### [JOBS]
A. In the passage on Dr. Oleynik's complaint against Justice Noel, what name did the Federal Court give to the allegation that Justice Noel discriminated based on ethnic origin?
B. Extend the passage on Dr. Oleynik's complaint against Justice Noel, picking up right after its final sentence.

### [TEXT TO READ]
## begin
Dr. Oleynik filed a complaint with the Judicial Conduct Committee of the Canadian Judicial Council (“CJC”) alleging misconduct by Justice Noel of the Supreme Court of Newfoundland and Labrador (“NLSC”). Justice Noel had been the case management judge on a lengthy legal proceeding between Dr. Oleynik and Memorial University. Dr. Oleynik’s complaint arose out of an allegation that Justice Noel had held ex parte communications with counsel for Memorial and demonstrated a failure to protect the integrity of court documents.

Dr. Oleynik made the following allegations: (1) Justice Noel failed to protect the integrity of court documents; (2) Justice Noel discriminated based on his ethnic origin; (3) Justice Noel provided inaccurate information to Dr. Oleynik; (4) Justice Noel published confidential information; and (5) Justice Noel refused to provide information. The Federal Court referred to allegations (1), (3), (4), and (5) as “Conduct Grounds.” Allegation (2) was called the “Discrimination Ground.”
## end
### [RECORDED INFORMATION]
## begin
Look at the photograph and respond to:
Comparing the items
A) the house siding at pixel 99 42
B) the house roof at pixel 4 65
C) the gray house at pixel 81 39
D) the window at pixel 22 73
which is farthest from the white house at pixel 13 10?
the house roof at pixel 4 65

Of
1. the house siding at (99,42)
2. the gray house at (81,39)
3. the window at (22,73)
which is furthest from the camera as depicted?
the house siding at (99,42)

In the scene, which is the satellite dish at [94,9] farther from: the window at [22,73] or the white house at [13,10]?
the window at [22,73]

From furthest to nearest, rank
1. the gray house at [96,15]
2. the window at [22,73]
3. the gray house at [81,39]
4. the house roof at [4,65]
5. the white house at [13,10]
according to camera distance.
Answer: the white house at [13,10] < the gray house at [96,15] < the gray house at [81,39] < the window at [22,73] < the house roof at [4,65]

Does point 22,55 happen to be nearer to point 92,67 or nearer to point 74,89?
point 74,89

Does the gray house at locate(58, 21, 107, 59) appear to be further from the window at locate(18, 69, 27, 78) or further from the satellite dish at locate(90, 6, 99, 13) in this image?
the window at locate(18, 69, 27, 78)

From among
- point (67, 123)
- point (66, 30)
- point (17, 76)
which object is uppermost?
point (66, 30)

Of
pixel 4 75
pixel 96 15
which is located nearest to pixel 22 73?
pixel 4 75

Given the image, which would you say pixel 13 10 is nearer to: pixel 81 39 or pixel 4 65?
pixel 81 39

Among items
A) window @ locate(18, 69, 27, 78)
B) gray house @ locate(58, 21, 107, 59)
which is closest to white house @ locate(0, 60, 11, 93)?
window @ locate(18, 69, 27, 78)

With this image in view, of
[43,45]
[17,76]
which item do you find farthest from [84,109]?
## end
### [ANSWERS TO EACH TASK]
A. The "Discrimination Ground."

B.
The CJC ultimately dismissed the complaint on each of Dr. Oleynik’s grounds in February 2024. The CJC found the Conduct Grounds did not concern judicial conduct, but were instead matters of judicial discretion, which were outside of the CJC’s mandate. Furthermore, the CJC determined that Dr. Oleynik had not provided evidence to show prima facie discrimination.

Decision:

Judicial review application dismissed (Gascon J.).

In its reasons, the CJC grouped each Conduct Ground as falling under “judicial discretion.” The CJC then wrote three paragraphs discussing the issue of judicial discretion. These paragraphs stated that the CJC had no authority to intervene in court matters, explained which general functions of a judge constitute judicial discretion, and explained why Dr. Oleynik’s Conduct Grounds fall under judicial discretion. The Federal Court therefore found the CJC “expressly affirmed” that it was rejecting Dr. Oleynik’s Conduct Grounds. Despite the shorter explanation, the Federal Court found these reasons capture the “essence” of the CJC’s mandate and adequately describe the difference between matters of judicial conduct and judicial discretion.

The Federal Court agreed with the Attorney General that it was reasonable for the CJC to conclude that Justice Noel’s handling of court documents falls under judicial discretion since simple administrative errors do not rise to the level of judicial misconduct threatening the integrity of the judiciary. Therefore, administrative errors are outside of the CJC’s mandate.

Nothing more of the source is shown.